Improved mealtime glucose control with the rapid-acting analogs has exposed the gaps in basal insulin coverage provided by therapy with the traditional intermediate- and long-acting insulin preparations. Taking a basal insulin analog with a relatively constant and flat pharmacokinetic profile such as insulin glargine once per day will result in a more physiologic pattern of basal insulin replacement. Insulin glargine in combination with a rapid-acting insulin analog has demonstrated effective glycemic control and a lower incidence of nocturnal hypoglycemia[64]than other insulin preparations currently used for basal insulin supplementation [64–68].

Patients on multiple-injection basal–bolus regiments should use carbo-hydrate counting to estimate their pre-meal bolus dose of a rapid-acting analog. In addition, a correction factor should be determined by HGM before and after rapid-acting insulin boluses. For example, a typical insulin-resistant subject with type 2 diabetes may need 1 unit of lispro or aspart for every 8 g of carbohydrate compared with a 1:15 ratio for a lean insulin-sensitive person with type 1 diabetes. A typical correction factor would be 1 unit of lispro or aspart to bring down the blood glucose value to 25 mg/dL compared with a person with type 1 diabetes whose cor-rection factor is 1 unit of lispro or aspart to bring down the blood glucose value to 50 mg/dL. The carbohydrate to insulin ratio and correction factor may be different depending on the time of the day and degree of hyperglycemia.

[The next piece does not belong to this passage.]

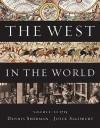 The West in the World, Volume I: To 1715 - Dennis Sherman, Joyce E. Salisbury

The availability of mealtime and basal insulin analogs, combination therapy with oral agents, and the use of insulin regimens comprising basal and mealtime (bolus) insulin components that better simulate normal insulin secretion represent important advances in insulin therapy. All of these approaches can have a significant impact on treatment outcomes.

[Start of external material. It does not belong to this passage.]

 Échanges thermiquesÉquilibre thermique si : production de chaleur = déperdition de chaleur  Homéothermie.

External insulin pump therapy

External insulin pump therapy or continuous subcutaneous insulin infusion (CSII) has been traditionally used mainly in people with type 1 diabetes. However, insulin pump therapy is extremely valuable in patients with type 2 diabetes who require insulin but who have not achieved glycemic control with subcutaneous injections or who are seeking for a more flexible lifestyle. All of the benefits that are enjoyed by patients with type 1 diabetes are shared with people with type 2 diabetes. Many experts believe that because of the more physiologic delivery of insulin, glucose control is achieved with less insulin than was needed with the subcutaneous insulin regimen. This may be caused by a reduction in glucose toxicity and im-provement of insulin resistance and beta-cell secretory function as a result of improved glycemic control with pump therapy. Weight gain is less of an issue because the patient is using less insulin than was used before insulin pump therapy. In addition, with the reduction of hypoglycemic events there is less overeating to compensate for excessive insulin. Last, it is possible that pump therapy may result in less strain placed on the pancreatic beta-cells of patients with type 2 diabetes, and this may help with overall glycemic control because a functioning beta-cell can also autoregulate against hyper-and hypoglycemia, as seen in non-diabetic individuals.

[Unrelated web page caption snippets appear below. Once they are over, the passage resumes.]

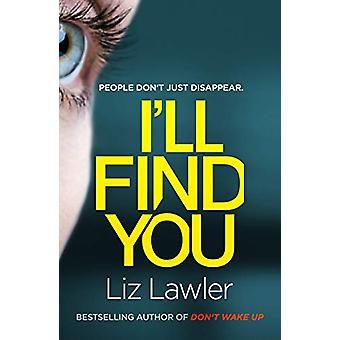 I'll Find You - The most pulse-pounding thriller you'll read this year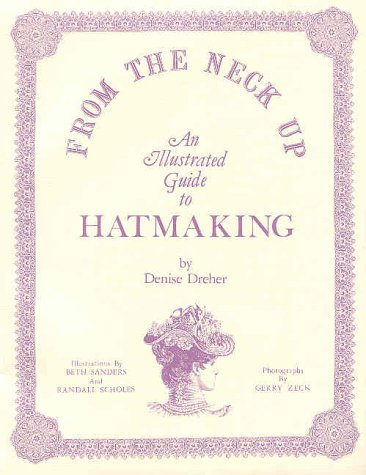 Illustrated Guide to Hatmaking ()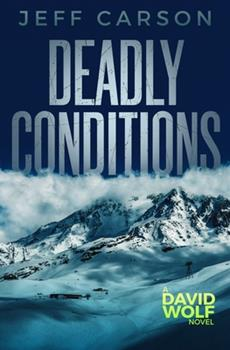 Deadly Conditions - Book #4 of the David Wolf
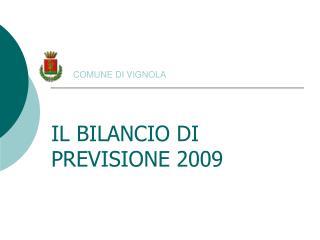 COMUNE DI VIGNOLA IL BILANCIO DI PREVISIONE 2009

Many older patients with the diagnosis of ‘‘insulin-requiring type 2 diabetes’’ have acute, true, late-onset type 1 diabetes. The literature documents large groups of patients with insulin-requiring type 2 diabetes who were tested for anti-glutamic acid decarboxylase antibodies with a positivity rate of approximately 5% to 8%. These individuals are thinner at the time of diagnosis, generally do not respond well to oral agents, and require insulin, although they do not present in severe diabetic ketoacidosis. These patients generally should be put on an intensive insulin injection regimen, and insulin pump therapy should be considered.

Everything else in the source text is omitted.